Una trovata legislativa del governo Renzi che risale al 2015 per rispondere alla condanna della Corte di giustizia europea nei confronti dell’Italia che rinnovava ad libitumi contratti ai supplenti, senza l’ombra di una stabilizzazione all’orizzonte. L’organo di massima giustizia lussemburghese sentenziò che i contratti protratti oltre i 36 mesi sono illegittimi. Perché, dopo tale durata, anche secondo la normativa italiana, il precario andrebbe stabilizzato.
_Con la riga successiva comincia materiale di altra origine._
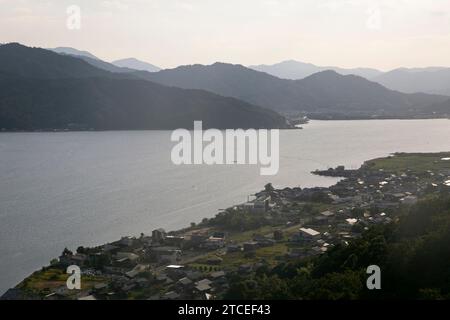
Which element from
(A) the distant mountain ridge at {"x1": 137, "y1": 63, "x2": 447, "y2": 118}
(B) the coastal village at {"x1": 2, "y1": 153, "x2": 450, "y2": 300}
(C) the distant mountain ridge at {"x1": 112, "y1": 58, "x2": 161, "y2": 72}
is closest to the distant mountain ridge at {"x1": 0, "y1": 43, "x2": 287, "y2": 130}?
(A) the distant mountain ridge at {"x1": 137, "y1": 63, "x2": 447, "y2": 118}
Il comma della legge 107/2015 (la cosiddetta Buona scuola) incriminato è il 131: “A decorrere dal 1º settembre 2016, i contratti di lavoro a tempo determinato” di insegnanti e Ata (amministrativi, tecnici e ausiliari) per la copertura di posti vacanti “non possono superare la durata complessiva di trentasei mesi, anche non continuativi”. Una norma che i sindacati bollarono subito come una “aberrazione legislativa” che però dal primo settembre 2019 manderebbe a casa migliaia di precari. Per questa ragione il governo interverrà con un disegno di legge a firma del leghista Mario Pittoni che, di fatto, salverà dal licenziamento circa 5mila precari.
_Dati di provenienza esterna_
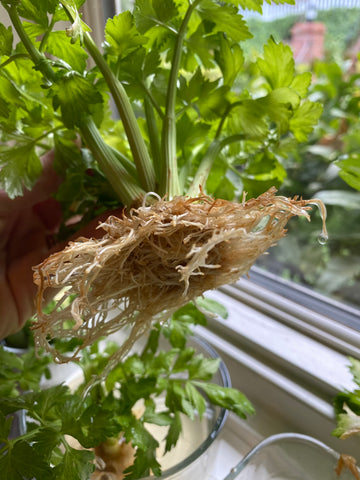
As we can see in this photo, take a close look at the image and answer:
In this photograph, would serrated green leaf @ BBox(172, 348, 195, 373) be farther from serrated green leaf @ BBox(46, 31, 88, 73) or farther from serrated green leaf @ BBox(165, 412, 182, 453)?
serrated green leaf @ BBox(46, 31, 88, 73)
L’intervento reinterpreta la sentenza dell’Alta corte europea in maniera diametralmente opposta rispetto all’interpretazione che ne diede nel 2015 l’allora esecutivo: i precari “storici” vanno assunti non licenziati. Per questi ultimi il disegno di legge che verrà depositato la prossima settimana conterrà una via preferenziale verso la cattedra fissa. Non è ancora chiaro quale sia questa strada, ma ai 5mila supplenti col fiato sospeso poco importa: l’importante è che il licenziamento venga scongiurato. E a chi pensa che questa sia una ulteriore strada per accedere al ruolo Pittoni invia un messaggio chiaro: “Questa norma, non potrà essere sfruttata che da coloro che si trovano nelle condizioni previste dal comma 131 della legge 107/2015. Non sarà, insomma, una ulteriore fonte di precariato”.